WHAT THE EXERCISE ASKS — Lines from the top of the entries down to the line with "Επέστρεψε η Εθνική" must be set down exactly as they stand, with both ends retained.

Brief descriptive captions —
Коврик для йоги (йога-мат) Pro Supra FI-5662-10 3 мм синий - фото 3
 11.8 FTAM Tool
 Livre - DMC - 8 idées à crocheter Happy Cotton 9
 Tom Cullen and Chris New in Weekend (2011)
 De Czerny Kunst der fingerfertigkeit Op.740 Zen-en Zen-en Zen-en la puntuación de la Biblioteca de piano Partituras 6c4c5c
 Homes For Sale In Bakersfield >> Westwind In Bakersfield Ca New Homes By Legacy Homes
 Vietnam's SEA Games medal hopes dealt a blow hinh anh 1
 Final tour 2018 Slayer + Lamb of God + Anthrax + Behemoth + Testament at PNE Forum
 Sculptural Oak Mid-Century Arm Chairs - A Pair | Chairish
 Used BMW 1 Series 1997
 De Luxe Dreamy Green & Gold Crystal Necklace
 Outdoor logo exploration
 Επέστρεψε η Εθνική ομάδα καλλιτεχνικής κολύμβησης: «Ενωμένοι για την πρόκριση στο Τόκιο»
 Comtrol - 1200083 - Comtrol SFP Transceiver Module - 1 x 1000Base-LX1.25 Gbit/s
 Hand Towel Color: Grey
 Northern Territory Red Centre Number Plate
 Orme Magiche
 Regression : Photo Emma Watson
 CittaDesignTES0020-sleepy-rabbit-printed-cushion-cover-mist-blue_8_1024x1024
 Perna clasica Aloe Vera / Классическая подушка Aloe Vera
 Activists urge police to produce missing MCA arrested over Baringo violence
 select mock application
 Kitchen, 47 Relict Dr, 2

RESPONSE TO THIS EXERCISE —
Коврик для йоги (йога-мат) Pro Supra FI-5662-10 3 мм синий - фото 3
 11.8 FTAM Tool
 Livre - DMC - 8 idées à crocheter Happy Cotton 9
 Tom Cullen and Chris New in Weekend (2011)
 De Czerny Kunst der fingerfertigkeit Op.740 Zen-en Zen-en Zen-en la puntuación de la Biblioteca de piano Partituras 6c4c5c
 Homes For Sale In Bakersfield >> Westwind In Bakersfield Ca New Homes By Legacy Homes
 Vietnam's SEA Games medal hopes dealt a blow hinh anh 1
 Final tour 2018 Slayer + Lamb of God + Anthrax + Behemoth + Testament at PNE Forum
 Sculptural Oak Mid-Century Arm Chairs - A Pair | Chairish
 Used BMW 1 Series 1997
 De Luxe Dreamy Green & Gold Crystal Necklace
 Outdoor logo exploration
 Επέστρεψε η Εθνική ομάδα καλλιτεχνικής κολύμβησης: «Ενωμένοι για την πρόκριση στο Τόκιο»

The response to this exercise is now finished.